Excerpt to read ::

Studio album by Rob Brown, Guerino Mazzola, Heinz Geisser
- Released: 1997
- Recorded: October 19 & 20, 1996
- Studio: The Studio, New York City
- Genre: Jazz
- Length: 71:04
- Label: Music & Arts
- Producer: Heinz Geisser, Guerino Mazzola

Rob Brown chronology
| Blink of an Eye (1997) | Orbit (1997) | Scratching the Surface (1998) |

= Orbit (Rob Brown, Guerino Mazzola and Heinz Geisser album) =

Orbit is a collaborative album by American jazz saxophonist Rob Brown and the Swiss duo composed of pianist Guerino Mazzola and percussionist Heinz Geisser. It was recorded in 1996 and released on the Music & Arts label. Mazzola and Geisser worked together since 1994, before this album they played as a trio of similar instrumentation with Swiss saxophonist Mathias Rissi instead of Brown.

Request A :: According to the album article, where was Orbit recorded?
Request B :: Rewrite the album article from "Orbit is a collaborative" up to and including "instead of Brown.", swapping "pianist" for "keyboardist".

[Stored entries]

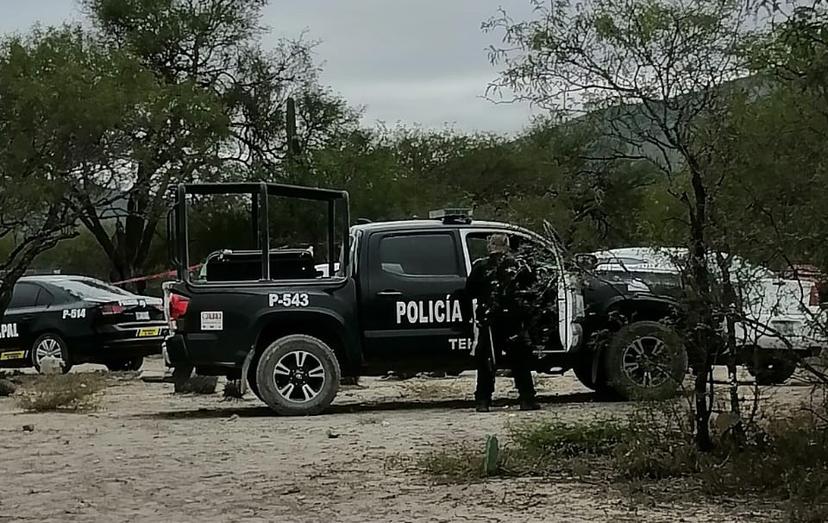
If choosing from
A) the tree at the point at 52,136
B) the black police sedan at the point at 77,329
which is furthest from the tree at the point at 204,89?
the black police sedan at the point at 77,329

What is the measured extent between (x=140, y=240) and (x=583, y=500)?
32.5 m

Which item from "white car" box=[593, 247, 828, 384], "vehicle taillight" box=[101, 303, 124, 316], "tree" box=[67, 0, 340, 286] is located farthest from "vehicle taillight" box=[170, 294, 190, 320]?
"tree" box=[67, 0, 340, 286]

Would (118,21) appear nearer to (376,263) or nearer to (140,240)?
(140,240)

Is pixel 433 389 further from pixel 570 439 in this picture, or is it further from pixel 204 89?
pixel 204 89

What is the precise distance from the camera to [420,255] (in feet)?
41.5

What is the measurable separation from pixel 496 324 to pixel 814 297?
490 cm

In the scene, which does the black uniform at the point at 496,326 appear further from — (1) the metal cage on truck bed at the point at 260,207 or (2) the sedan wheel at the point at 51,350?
(2) the sedan wheel at the point at 51,350

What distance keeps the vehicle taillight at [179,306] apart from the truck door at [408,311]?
5.24 ft

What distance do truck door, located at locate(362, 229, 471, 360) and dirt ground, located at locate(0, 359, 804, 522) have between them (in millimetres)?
620

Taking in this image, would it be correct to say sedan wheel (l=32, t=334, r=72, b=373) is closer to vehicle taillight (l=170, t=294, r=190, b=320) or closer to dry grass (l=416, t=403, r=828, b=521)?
vehicle taillight (l=170, t=294, r=190, b=320)

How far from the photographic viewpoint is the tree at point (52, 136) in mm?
18719

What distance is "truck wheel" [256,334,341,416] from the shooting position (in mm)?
12180

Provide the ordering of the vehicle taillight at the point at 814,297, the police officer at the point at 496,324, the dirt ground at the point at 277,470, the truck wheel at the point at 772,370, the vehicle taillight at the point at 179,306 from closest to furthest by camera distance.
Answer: the vehicle taillight at the point at 814,297, the dirt ground at the point at 277,470, the truck wheel at the point at 772,370, the police officer at the point at 496,324, the vehicle taillight at the point at 179,306

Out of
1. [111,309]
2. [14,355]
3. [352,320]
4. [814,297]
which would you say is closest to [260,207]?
[352,320]
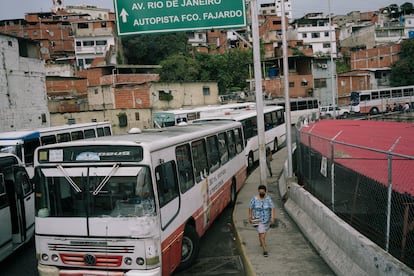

Result A :: At The Studio in New York City.

Result B ::
Orbit is a collaborative album by American jazz saxophonist Rob Brown and the Swiss duo composed of keyboardist Guerino Mazzola and percussionist Heinz Geisser. It was recorded in 1996 and released on the Music & Arts label. Mazzola and Geisser worked together since 1994, before this album they played as a trio of similar instrumentation with Swiss saxophonist Mathias Rissi instead of Brown.